§ To do
Return every entry from the listing below unaltered.

**** Material provided ****

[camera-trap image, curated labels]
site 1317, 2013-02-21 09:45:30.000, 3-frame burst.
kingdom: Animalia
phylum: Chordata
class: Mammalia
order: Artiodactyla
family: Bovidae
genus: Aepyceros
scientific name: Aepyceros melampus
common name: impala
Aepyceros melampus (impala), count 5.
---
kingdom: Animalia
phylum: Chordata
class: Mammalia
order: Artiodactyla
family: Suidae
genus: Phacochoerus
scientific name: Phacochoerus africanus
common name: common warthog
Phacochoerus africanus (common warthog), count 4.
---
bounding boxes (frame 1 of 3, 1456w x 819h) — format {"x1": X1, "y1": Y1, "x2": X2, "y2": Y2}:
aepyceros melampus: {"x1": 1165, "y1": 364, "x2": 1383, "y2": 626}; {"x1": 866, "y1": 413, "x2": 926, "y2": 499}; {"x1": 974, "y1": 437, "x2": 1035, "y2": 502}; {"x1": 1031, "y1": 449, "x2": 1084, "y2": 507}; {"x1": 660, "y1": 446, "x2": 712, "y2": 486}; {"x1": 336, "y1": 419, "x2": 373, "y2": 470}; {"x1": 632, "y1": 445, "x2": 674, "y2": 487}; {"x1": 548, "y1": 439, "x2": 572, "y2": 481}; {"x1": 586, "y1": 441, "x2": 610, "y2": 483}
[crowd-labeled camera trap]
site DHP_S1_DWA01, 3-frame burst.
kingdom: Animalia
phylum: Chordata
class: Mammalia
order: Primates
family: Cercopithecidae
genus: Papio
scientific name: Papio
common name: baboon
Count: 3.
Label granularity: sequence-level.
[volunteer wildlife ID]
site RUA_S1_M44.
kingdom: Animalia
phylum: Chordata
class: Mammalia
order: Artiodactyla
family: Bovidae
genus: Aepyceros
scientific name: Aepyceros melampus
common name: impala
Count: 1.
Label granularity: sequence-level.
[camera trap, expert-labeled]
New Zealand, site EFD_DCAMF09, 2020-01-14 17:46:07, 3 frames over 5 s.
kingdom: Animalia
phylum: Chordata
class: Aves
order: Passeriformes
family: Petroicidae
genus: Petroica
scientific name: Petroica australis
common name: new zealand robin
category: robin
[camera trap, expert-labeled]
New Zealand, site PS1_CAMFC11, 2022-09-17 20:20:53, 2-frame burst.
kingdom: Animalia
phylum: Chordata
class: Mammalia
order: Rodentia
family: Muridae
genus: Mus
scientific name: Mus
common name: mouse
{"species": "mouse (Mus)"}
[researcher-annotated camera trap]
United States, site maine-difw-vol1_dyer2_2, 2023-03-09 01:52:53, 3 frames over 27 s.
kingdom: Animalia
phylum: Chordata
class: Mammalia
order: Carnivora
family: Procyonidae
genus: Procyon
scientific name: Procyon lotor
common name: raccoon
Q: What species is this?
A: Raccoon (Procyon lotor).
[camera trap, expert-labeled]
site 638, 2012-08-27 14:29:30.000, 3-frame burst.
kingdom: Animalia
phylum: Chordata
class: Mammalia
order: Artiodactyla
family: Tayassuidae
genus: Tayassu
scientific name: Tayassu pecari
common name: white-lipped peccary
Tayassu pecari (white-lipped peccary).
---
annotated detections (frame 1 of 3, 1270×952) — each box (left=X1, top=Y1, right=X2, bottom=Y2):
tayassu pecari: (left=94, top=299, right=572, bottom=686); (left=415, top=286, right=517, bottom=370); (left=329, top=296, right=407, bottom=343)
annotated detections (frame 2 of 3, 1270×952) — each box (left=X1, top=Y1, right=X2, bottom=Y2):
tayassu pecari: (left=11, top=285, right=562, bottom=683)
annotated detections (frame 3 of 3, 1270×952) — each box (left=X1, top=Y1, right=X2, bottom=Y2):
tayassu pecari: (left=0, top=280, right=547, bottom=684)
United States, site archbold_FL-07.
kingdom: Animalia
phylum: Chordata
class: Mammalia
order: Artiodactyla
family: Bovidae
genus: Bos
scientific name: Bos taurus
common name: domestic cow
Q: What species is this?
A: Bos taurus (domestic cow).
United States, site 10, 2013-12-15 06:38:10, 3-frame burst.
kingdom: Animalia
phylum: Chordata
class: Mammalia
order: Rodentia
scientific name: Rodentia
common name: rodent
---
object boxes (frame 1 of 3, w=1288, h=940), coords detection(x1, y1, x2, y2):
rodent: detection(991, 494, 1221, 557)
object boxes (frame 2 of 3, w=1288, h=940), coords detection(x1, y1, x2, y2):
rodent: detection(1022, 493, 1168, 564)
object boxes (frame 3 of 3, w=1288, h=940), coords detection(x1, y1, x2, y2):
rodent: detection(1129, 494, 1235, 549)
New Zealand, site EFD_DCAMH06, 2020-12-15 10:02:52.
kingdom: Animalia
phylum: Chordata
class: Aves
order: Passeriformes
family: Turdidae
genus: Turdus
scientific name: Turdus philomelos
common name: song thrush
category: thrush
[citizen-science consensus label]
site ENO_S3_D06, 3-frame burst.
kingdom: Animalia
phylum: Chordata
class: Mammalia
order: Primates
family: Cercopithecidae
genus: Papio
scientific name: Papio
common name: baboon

****

§ Solution
[camera-trap image, curated labels]
site 1317, 2013-02-21 09:45:30.000, 3-frame burst.
kingdom: Animalia
phylum: Chordata
class: Mammalia
order: Artiodactyla
family: Bovidae
genus: Aepyceros
scientific name: Aepyceros melampus
common name: impala
Aepyceros melampus (impala), count 5.
---
kingdom: Animalia
phylum: Chordata
class: Mammalia
order: Artiodactyla
family: Suidae
genus: Phacochoerus
scientific name: Phacochoerus africanus
common name: common warthog
Phacochoerus africanus (common warthog), count 4.
---
bounding boxes (frame 1 of 3, 1456w x 819h) — format {"x1": X1, "y1": Y1, "x2": X2, "y2": Y2}:
aepyceros melampus: {"x1": 1165, "y1": 364, "x2": 1383, "y2": 626}; {"x1": 866, "y1": 413, "x2": 926, "y2": 499}; {"x1": 974, "y1": 437, "x2": 1035, "y2": 502}; {"x1": 1031, "y1": 449, "x2": 1084, "y2": 507}; {"x1": 660, "y1": 446, "x2": 712, "y2": 486}; {"x1": 336, "y1": 419, "x2": 373, "y2": 470}; {"x1": 632, "y1": 445, "x2": 674, "y2": 487}; {"x1": 548, "y1": 439, "x2": 572, "y2": 481}; {"x1": 586, "y1": 441, "x2": 610, "y2": 483}
[crowd-labeled camera trap]
site DHP_S1_DWA01, 3-frame burst.
kingdom: Animalia
phylum: Chordata
class: Mammalia
order: Primates
family: Cercopithecidae
genus: Papio
scientific name: Papio
common name: baboon
Count: 3.
Label granularity: sequence-level.
[volunteer wildlife ID]
site RUA_S1_M44.
kingdom: Animalia
phylum: Chordata
class: Mammalia
order: Artiodactyla
family: Bovidae
genus: Aepyceros
scientific name: Aepyceros melampus
common name: impala
Count: 1.
Label granularity: sequence-level.
[camera trap, expert-labeled]
New Zealand, site EFD_DCAMF09, 2020-01-14 17:46:07, 3 frames over 5 s.
kingdom: Animalia
phylum: Chordata
class: Aves
order: Passeriformes
family: Petroicidae
genus: Petroica
scientific name: Petroica australis
common name: new zealand robin
category: robin
[camera trap, expert-labeled]
New Zealand, site PS1_CAMFC11, 2022-09-17 20:20:53, 2-frame burst.
kingdom: Animalia
phylum: Chordata
class: Mammalia
order: Rodentia
family: Muridae
genus: Mus
scientific name: Mus
common name: mouse
{"species": "mouse (Mus)"}
[researcher-annotated camera trap]
United States, site maine-difw-vol1_dyer2_2, 2023-03-09 01:52:53, 3 frames over 27 s.
kingdom: Animalia
phylum: Chordata
class: Mammalia
order: Carnivora
family: Procyonidae
genus: Procyon
scientific name: Procyon lotor
common name: raccoon
Q: What species is this?
A: Raccoon (Procyon lotor).
[camera trap, expert-labeled]
site 638, 2012-08-27 14:29:30.000, 3-frame burst.
kingdom: Animalia
phylum: Chordata
class: Mammalia
order: Artiodactyla
family: Tayassuidae
genus: Tayassu
scientific name: Tayassu pecari
common name: white-lipped peccary
Tayassu pecari (white-lipped peccary).
---
annotated detections (frame 1 of 3, 1270×952) — each box (left=X1, top=Y1, right=X2, bottom=Y2):
tayassu pecari: (left=94, top=299, right=572, bottom=686); (left=415, top=286, right=517, bottom=370); (left=329, top=296, right=407, bottom=343)
annotated detections (frame 2 of 3, 1270×952) — each box (left=X1, top=Y1, right=X2, bottom=Y2):
tayassu pecari: (left=11, top=285, right=562, bottom=683)
annotated detections (frame 3 of 3, 1270×952) — each box (left=X1, top=Y1, right=X2, bottom=Y2):
tayassu pecari: (left=0, top=280, right=547, bottom=684)
United States, site archbold_FL-07.
kingdom: Animalia
phylum: Chordata
class: Mammalia
order: Artiodactyla
family: Bovidae
genus: Bos
scientific name: Bos taurus
common name: domestic cow
Q: What species is this?
A: Bos taurus (domestic cow).
United States, site 10, 2013-12-15 06:38:10, 3-frame burst.
kingdom: Animalia
phylum: Chordata
class: Mammalia
order: Rodentia
scientific name: Rodentia
common name: rodent
---
object boxes (frame 1 of 3, w=1288, h=940), coords detection(x1, y1, x2, y2):
rodent: detection(991, 494, 1221, 557)
object boxes (frame 2 of 3, w=1288, h=940), coords detection(x1, y1, x2, y2):
rodent: detection(1022, 493, 1168, 564)
object boxes (frame 3 of 3, w=1288, h=940), coords detection(x1, y1, x2, y2):
rodent: detection(1129, 494, 1235, 549)
New Zealand, site EFD_DCAMH06, 2020-12-15 10:02:52.
kingdom: Animalia
phylum: Chordata
class: Aves
order: Passeriformes
family: Turdidae
genus: Turdus
scientific name: Turdus philomelos
common name: song thrush
category: thrush
[citizen-science consensus label]
site ENO_S3_D06, 3-frame burst.
kingdom: Animalia
phylum: Chordata
class: Mammalia
order: Primates
family: Cercopithecidae
genus: Papio
scientific name: Papio
common name: baboon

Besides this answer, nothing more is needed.